Monday, August 23, 2004

Raiding the Archives 4 - Of Pucks & Books

So here I am, sitting at the kitchen table while my daughter eats pancakes and our youngest hums the ABC song while he plays with his Buzz Lightyear pillow. I was rooting around the SD card and found the next article from my London Free Press archives. I'm going to try to e-mail it from here - hopefully all the technology-gnomes will speak the same language and deposit the results firmly on my blog. Cross your fingers.

I rather enjoyed writing this piece, since it represented an early foray into self-righteous edginess (also known simply as the rant). It was also the first time I really ticked people off. We were out of town when this was published, but upon our return friends told us that announcers on at least two radio stations lambasted me for taking an anti-arena stand and made fun of my piece.

Agree or disagree makes no difference to me: it was a rush just knowing I had kicked up such a fuss. My only challenge after this article was coming up with more of the same. Enjoy...and may your literary journeys be fulfilling.

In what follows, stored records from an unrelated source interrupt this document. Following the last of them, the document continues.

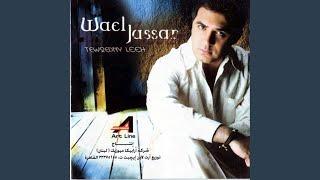 JASSAR TÉLÉCHARGER 2012 GRATUIT MP3 WAEL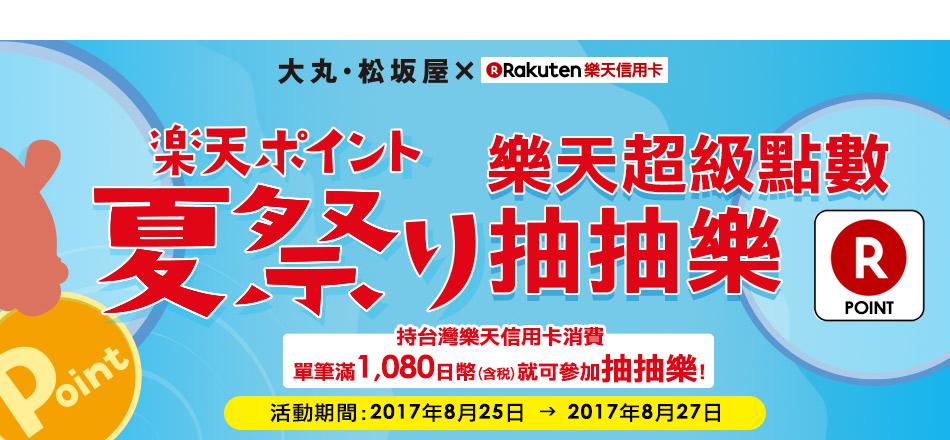 【大丸松坂屋百貨店,夏祭典】樂天超級點數抽抽樂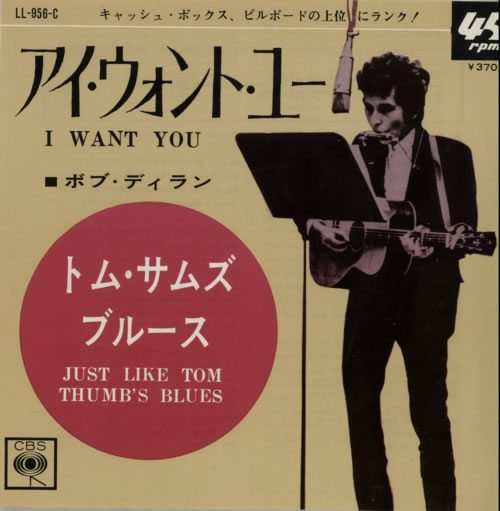 Bob+Dylan+I+Want+You+585148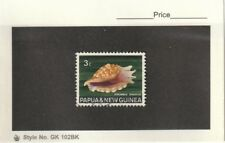 Papua New Guinea 1968 Sea Shells 3 Cent Laanite Conch Single Fine Used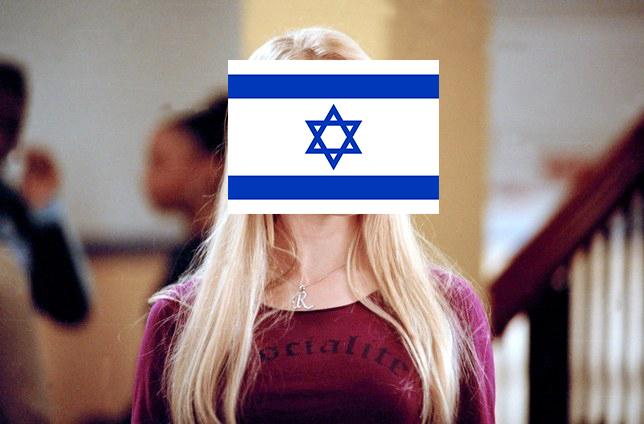 Israel responde con un gif de Chicas Pesadas a Irán
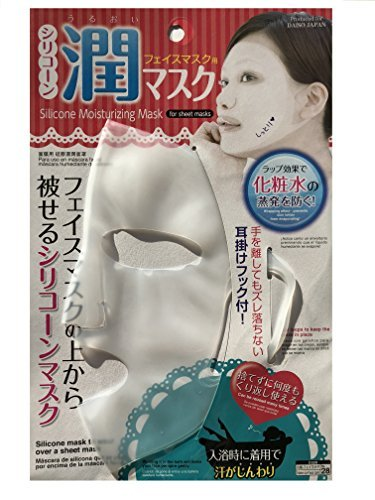 Reusable Silicone Moisturizing Mask for Sheet Mask by SMM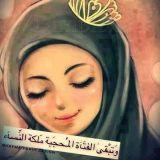 Nehad elmhady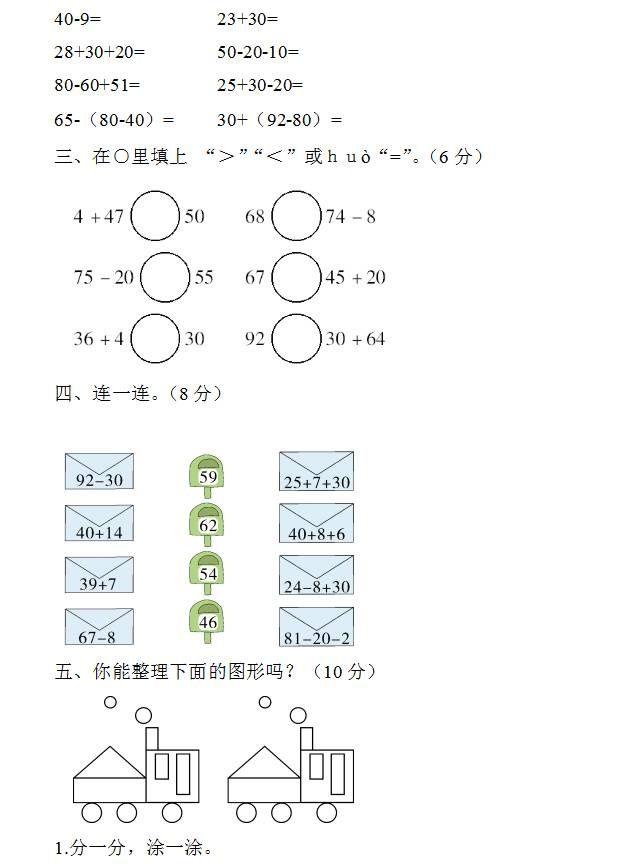 暑假v数学必备:数学各下册小学个人期末模拟试小学课题年级图片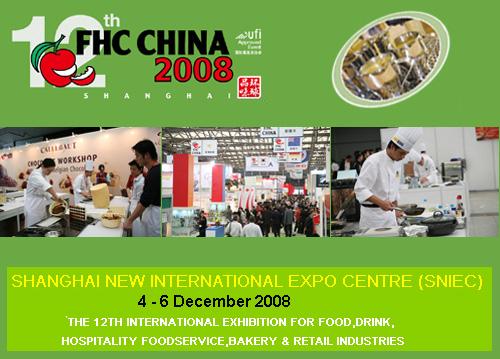 fhc_china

One more thing before I forget: here are the links to the two facilities mentioned in the article. The arena was eventually named the John Labatt Centre. Since beer and literature are apparently less well-suited to each other, the big book place remains known simply as Central Branch of the London Public Library.

Originally published Friday, August 23, 2002, in the London Free Press.

Arena likely to be white elephant

The hype surrounding the October opening of the London Entertainment and Sports Complex - read the arena - has to a certain extent eclipsed the impending inaugural of London's "other" downtown big-ticket building, the library.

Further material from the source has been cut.